## Work to be completed
Transcription of the full listing is required, character for character.
START Supplied data
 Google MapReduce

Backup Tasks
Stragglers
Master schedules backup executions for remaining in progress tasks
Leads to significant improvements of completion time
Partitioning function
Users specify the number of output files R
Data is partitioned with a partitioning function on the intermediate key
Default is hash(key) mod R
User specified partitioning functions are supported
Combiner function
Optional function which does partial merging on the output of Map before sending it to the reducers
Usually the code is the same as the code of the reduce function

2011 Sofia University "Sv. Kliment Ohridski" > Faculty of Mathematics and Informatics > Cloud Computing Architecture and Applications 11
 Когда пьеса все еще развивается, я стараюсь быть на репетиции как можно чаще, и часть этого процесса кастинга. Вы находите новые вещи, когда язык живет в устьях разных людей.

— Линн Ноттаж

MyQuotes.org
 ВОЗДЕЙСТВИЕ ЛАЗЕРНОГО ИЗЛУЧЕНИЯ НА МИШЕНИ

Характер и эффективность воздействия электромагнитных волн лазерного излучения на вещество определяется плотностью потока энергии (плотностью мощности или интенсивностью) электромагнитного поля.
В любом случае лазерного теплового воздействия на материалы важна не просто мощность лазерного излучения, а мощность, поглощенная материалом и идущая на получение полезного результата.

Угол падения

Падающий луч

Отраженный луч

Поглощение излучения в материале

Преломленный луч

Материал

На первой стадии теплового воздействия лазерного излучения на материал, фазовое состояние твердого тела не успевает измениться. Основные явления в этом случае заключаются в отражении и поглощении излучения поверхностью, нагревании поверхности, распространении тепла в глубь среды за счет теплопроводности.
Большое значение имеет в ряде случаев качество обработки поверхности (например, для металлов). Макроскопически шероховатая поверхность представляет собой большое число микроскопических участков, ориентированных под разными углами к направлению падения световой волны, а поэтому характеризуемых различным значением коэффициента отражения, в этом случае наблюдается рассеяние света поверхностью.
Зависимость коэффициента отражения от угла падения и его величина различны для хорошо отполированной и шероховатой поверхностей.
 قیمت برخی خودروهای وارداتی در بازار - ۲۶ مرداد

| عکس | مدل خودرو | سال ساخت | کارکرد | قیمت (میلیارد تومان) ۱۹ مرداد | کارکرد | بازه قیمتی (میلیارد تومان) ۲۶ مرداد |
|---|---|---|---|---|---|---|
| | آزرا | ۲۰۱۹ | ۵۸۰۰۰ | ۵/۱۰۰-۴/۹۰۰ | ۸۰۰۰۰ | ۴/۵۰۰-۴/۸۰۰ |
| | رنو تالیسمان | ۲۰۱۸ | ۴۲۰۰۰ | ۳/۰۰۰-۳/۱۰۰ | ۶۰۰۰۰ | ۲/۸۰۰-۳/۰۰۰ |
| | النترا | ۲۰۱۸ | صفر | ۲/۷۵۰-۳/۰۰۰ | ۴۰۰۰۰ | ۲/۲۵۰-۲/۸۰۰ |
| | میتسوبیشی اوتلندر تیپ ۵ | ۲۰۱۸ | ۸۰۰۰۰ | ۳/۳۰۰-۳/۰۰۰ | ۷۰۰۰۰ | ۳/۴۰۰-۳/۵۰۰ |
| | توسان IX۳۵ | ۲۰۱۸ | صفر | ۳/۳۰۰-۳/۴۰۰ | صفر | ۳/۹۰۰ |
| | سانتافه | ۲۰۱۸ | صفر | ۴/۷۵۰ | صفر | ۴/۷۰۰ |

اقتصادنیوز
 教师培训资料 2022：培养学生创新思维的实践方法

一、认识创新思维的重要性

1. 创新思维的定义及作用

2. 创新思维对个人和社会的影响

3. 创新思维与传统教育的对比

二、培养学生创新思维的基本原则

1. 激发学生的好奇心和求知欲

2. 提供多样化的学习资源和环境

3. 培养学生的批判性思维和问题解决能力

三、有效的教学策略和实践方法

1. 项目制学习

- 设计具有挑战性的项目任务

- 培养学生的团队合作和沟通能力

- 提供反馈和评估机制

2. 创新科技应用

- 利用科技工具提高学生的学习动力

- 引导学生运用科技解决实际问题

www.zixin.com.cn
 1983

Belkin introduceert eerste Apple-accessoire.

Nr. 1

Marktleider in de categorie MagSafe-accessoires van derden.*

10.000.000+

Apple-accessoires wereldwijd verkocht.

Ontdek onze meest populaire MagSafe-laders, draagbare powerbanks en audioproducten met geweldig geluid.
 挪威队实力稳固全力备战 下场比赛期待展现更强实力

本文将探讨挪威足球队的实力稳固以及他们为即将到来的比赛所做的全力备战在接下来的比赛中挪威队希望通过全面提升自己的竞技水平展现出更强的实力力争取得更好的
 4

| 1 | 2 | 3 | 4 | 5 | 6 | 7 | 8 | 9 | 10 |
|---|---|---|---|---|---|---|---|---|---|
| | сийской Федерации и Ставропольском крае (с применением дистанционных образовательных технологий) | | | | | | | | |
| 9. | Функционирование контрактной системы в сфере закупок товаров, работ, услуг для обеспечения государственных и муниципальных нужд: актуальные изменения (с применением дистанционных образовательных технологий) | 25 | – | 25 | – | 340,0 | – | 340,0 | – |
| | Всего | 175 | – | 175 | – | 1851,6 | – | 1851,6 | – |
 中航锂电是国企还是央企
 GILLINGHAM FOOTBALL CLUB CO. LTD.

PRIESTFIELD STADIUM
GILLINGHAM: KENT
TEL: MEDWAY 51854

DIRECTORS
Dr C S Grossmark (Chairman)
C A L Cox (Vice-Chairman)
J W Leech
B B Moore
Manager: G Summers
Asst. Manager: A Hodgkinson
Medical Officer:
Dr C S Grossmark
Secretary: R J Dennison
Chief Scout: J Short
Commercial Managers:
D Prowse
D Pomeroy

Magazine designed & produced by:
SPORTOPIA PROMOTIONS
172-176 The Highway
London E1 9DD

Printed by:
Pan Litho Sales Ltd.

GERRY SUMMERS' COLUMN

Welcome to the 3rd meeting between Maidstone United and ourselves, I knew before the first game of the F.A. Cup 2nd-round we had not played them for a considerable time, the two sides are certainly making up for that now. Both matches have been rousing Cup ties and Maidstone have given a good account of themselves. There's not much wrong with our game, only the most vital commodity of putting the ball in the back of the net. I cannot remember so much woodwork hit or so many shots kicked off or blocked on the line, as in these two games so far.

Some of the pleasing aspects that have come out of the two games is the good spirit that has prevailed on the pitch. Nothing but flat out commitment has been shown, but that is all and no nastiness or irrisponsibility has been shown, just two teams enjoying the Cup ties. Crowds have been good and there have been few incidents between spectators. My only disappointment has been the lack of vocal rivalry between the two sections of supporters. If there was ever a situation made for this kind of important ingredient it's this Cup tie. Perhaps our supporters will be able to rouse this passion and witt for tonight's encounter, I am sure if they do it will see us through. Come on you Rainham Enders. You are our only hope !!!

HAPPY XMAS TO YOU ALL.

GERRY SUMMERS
END Supplied data
## Response below
 Google MapReduce

Backup Tasks
Stragglers
Master schedules backup executions for remaining in progress tasks
Leads to significant improvements of completion time
Partitioning function
Users specify the number of output files R
Data is partitioned with a partitioning function on the intermediate key
Default is hash(key) mod R
User specified partitioning functions are supported
Combiner function
Optional function which does partial merging on the output of Map before sending it to the reducers
Usually the code is the same as the code of the reduce function

2011 Sofia University "Sv. Kliment Ohridski" > Faculty of Mathematics and Informatics > Cloud Computing Architecture and Applications 11
 Когда пьеса все еще развивается, я стараюсь быть на репетиции как можно чаще, и часть этого процесса кастинга. Вы находите новые вещи, когда язык живет в устьях разных людей.

— Линн Ноттаж

MyQuotes.org
 ВОЗДЕЙСТВИЕ ЛАЗЕРНОГО ИЗЛУЧЕНИЯ НА МИШЕНИ

Характер и эффективность воздействия электромагнитных волн лазерного излучения на вещество определяется плотностью потока энергии (плотностью мощности или интенсивностью) электромагнитного поля.
В любом случае лазерного теплового воздействия на материалы важна не просто мощность лазерного излучения, а мощность, поглощенная материалом и идущая на получение полезного результата.

Угол падения

Падающий луч

Отраженный луч

Поглощение излучения в материале

Преломленный луч

Материал

На первой стадии теплового воздействия лазерного излучения на материал, фазовое состояние твердого тела не успевает измениться. Основные явления в этом случае заключаются в отражении и поглощении излучения поверхностью, нагревании поверхности, распространении тепла в глубь среды за счет теплопроводности.
Большое значение имеет в ряде случаев качество обработки поверхности (например, для металлов). Макроскопически шероховатая поверхность представляет собой большое число микроскопических участков, ориентированных под разными углами к направлению падения световой волны, а поэтому характеризуемых различным значением коэффициента отражения, в этом случае наблюдается рассеяние света поверхностью.
Зависимость коэффициента отражения от угла падения и его величина различны для хорошо отполированной и шероховатой поверхностей.
 قیمت برخی خودروهای وارداتی در بازار - ۲۶ مرداد

| عکس | مدل خودرو | سال ساخت | کارکرد | قیمت (میلیارد تومان) ۱۹ مرداد | کارکرد | بازه قیمتی (میلیارد تومان) ۲۶ مرداد |
|---|---|---|---|---|---|---|
| | آزرا | ۲۰۱۹ | ۵۸۰۰۰ | ۵/۱۰۰-۴/۹۰۰ | ۸۰۰۰۰ | ۴/۵۰۰-۴/۸۰۰ |
| | رنو تالیسمان | ۲۰۱۸ | ۴۲۰۰۰ | ۳/۰۰۰-۳/۱۰۰ | ۶۰۰۰۰ | ۲/۸۰۰-۳/۰۰۰ |
| | النترا | ۲۰۱۸ | صفر | ۲/۷۵۰-۳/۰۰۰ | ۴۰۰۰۰ | ۲/۲۵۰-۲/۸۰۰ |
| | میتسوبیشی اوتلندر تیپ ۵ | ۲۰۱۸ | ۸۰۰۰۰ | ۳/۳۰۰-۳/۰۰۰ | ۷۰۰۰۰ | ۳/۴۰۰-۳/۵۰۰ |
| | توسان IX۳۵ | ۲۰۱۸ | صفر | ۳/۳۰۰-۳/۴۰۰ | صفر | ۳/۹۰۰ |
| | سانتافه | ۲۰۱۸ | صفر | ۴/۷۵۰ | صفر | ۴/۷۰۰ |

اقتصادنیوز
 教师培训资料 2022：培养学生创新思维的实践方法

一、认识创新思维的重要性

1. 创新思维的定义及作用

2. 创新思维对个人和社会的影响

3. 创新思维与传统教育的对比

二、培养学生创新思维的基本原则

1. 激发学生的好奇心和求知欲

2. 提供多样化的学习资源和环境

3. 培养学生的批判性思维和问题解决能力

三、有效的教学策略和实践方法

1. 项目制学习

- 设计具有挑战性的项目任务

- 培养学生的团队合作和沟通能力

- 提供反馈和评估机制

2. 创新科技应用

- 利用科技工具提高学生的学习动力

- 引导学生运用科技解决实际问题

www.zixin.com.cn
 1983

Belkin introduceert eerste Apple-accessoire.

Nr. 1

Marktleider in de categorie MagSafe-accessoires van derden.*

10.000.000+

Apple-accessoires wereldwijd verkocht.

Ontdek onze meest populaire MagSafe-laders, draagbare powerbanks en audioproducten met geweldig geluid.
 挪威队实力稳固全力备战 下场比赛期待展现更强实力

本文将探讨挪威足球队的实力稳固以及他们为即将到来的比赛所做的全力备战在接下来的比赛中挪威队希望通过全面提升自己的竞技水平展现出更强的实力力争取得更好的
 4

| 1 | 2 | 3 | 4 | 5 | 6 | 7 | 8 | 9 | 10 |
|---|---|---|---|---|---|---|---|---|---|
| | сийской Федерации и Ставропольском крае (с применением дистанционных образовательных технологий) | | | | | | | | |
| 9. | Функционирование контрактной системы в сфере закупок товаров, работ, услуг для обеспечения государственных и муниципальных нужд: актуальные изменения (с применением дистанционных образовательных технологий) | 25 | – | 25 | – | 340,0 | – | 340,0 | – |
| | Всего | 175 | – | 175 | – | 1851,6 | – | 1851,6 | – |
 中航锂电是国企还是央企
 GILLINGHAM FOOTBALL CLUB CO. LTD.

PRIESTFIELD STADIUM
GILLINGHAM: KENT
TEL: MEDWAY 51854

DIRECTORS
Dr C S Grossmark (Chairman)
C A L Cox (Vice-Chairman)
J W Leech
B B Moore
Manager: G Summers
Asst. Manager: A Hodgkinson
Medical Officer:
Dr C S Grossmark
Secretary: R J Dennison
Chief Scout: J Short
Commercial Managers:
D Prowse
D Pomeroy

Magazine designed & produced by:
SPORTOPIA PROMOTIONS
172-176 The Highway
London E1 9DD

Printed by:
Pan Litho Sales Ltd.

GERRY SUMMERS' COLUMN

Welcome to the 3rd meeting between Maidstone United and ourselves, I knew before the first game of the F.A. Cup 2nd-round we had not played them for a considerable time, the two sides are certainly making up for that now. Both matches have been rousing Cup ties and Maidstone have given a good account of themselves. There's not much wrong with our game, only the most vital commodity of putting the ball in the back of the net. I cannot remember so much woodwork hit or so many shots kicked off or blocked on the line, as in these two games so far.

Some of the pleasing aspects that have come out of the two games is the good spirit that has prevailed on the pitch. Nothing but flat out commitment has been shown, but that is all and no nastiness or irrisponsibility has been shown, just two teams enjoying the Cup ties. Crowds have been good and there have been few incidents between spectators. My only disappointment has been the lack of vocal rivalry between the two sections of supporters. If there was ever a situation made for this kind of important ingredient it's this Cup tie. Perhaps our supporters will be able to rouse this passion and witt for tonight's encounter, I am sure if they do it will see us through. Come on you Rainham Enders. You are our only hope !!!

HAPPY XMAS TO YOU ALL.

GERRY SUMMERS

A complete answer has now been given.